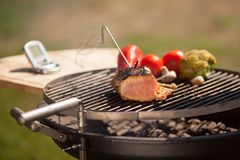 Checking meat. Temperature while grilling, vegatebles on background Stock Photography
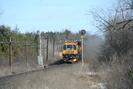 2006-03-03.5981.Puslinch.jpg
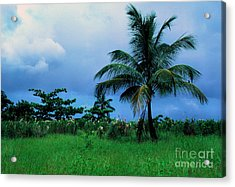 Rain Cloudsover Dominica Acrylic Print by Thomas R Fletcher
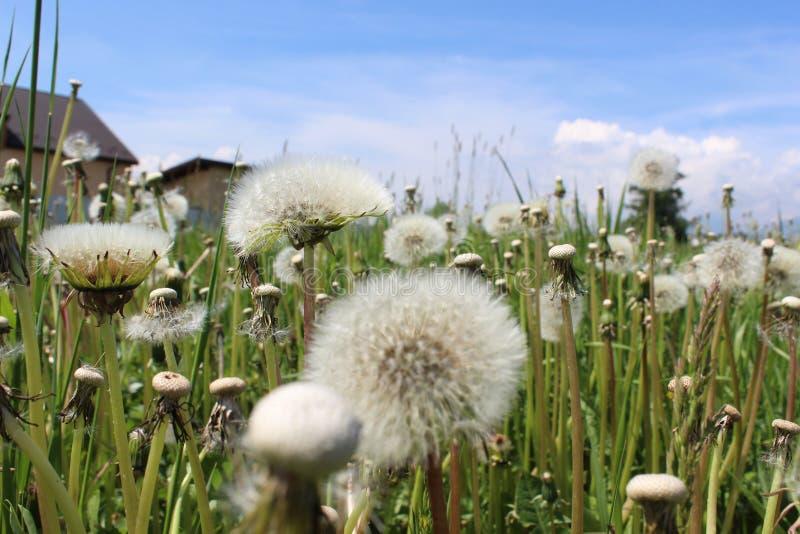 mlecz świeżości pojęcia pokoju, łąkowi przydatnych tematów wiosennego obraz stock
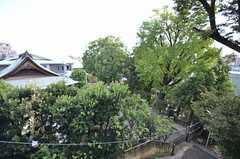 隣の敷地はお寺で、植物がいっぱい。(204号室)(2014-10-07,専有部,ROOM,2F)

...

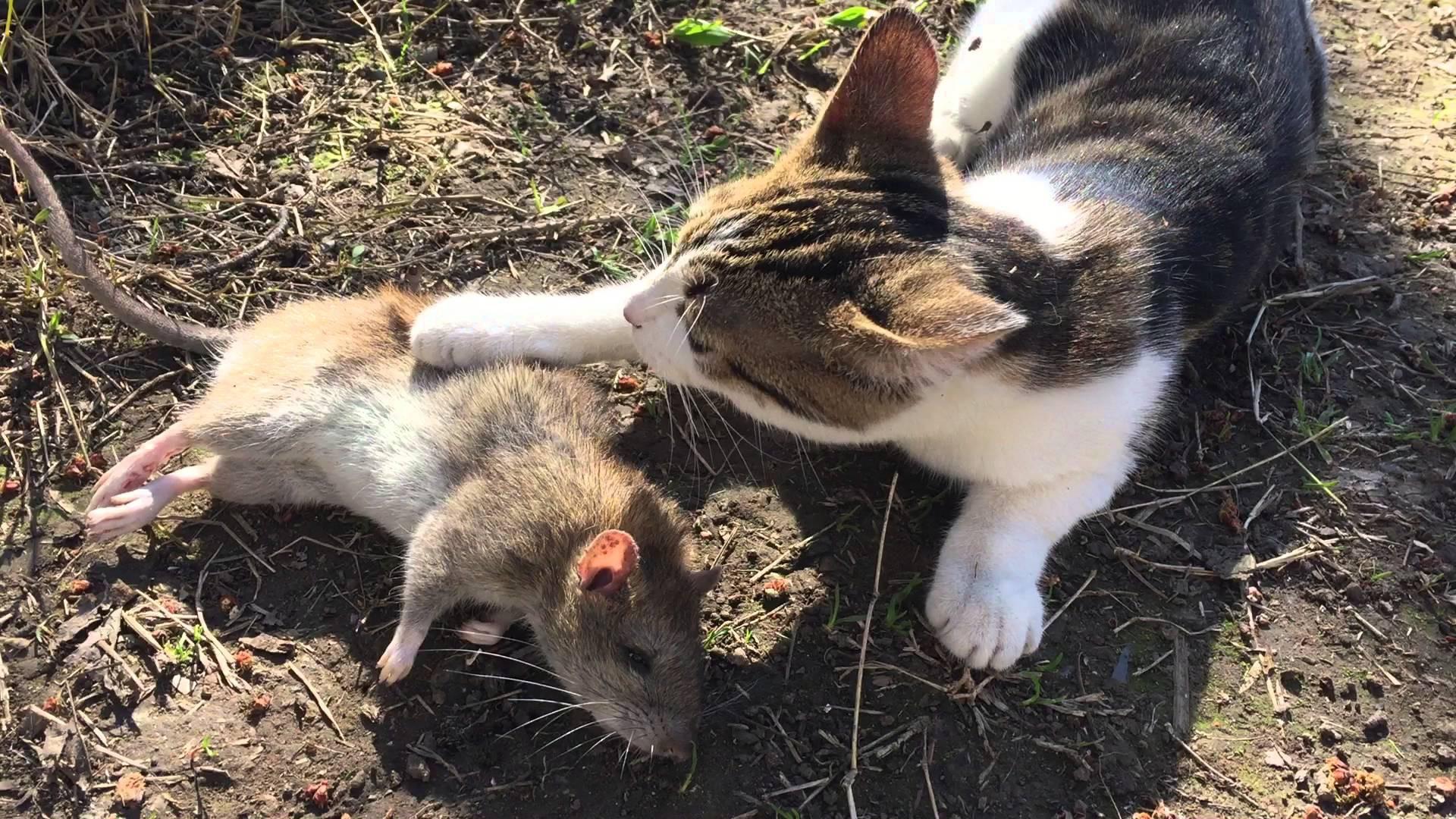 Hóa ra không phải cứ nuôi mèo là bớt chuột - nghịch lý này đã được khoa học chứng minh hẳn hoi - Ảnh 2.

*WORK INSTRUCTIONS*
Copy the entries above exactly, but only the stretch from the line containing "mlecz świeżości pojęcia" through the line containing "隣の敷地はお寺で、植物がいっ". Keep both end lines; drop the pictures.

*THE ANSWER*
 mlecz świeżości pojęcia pokoju, łąkowi przydatnych tematów wiosennego obraz stock
 隣の敷地はお寺で、植物がいっぱい。(204号室)(2014-10-07,専有部,ROOM,2F)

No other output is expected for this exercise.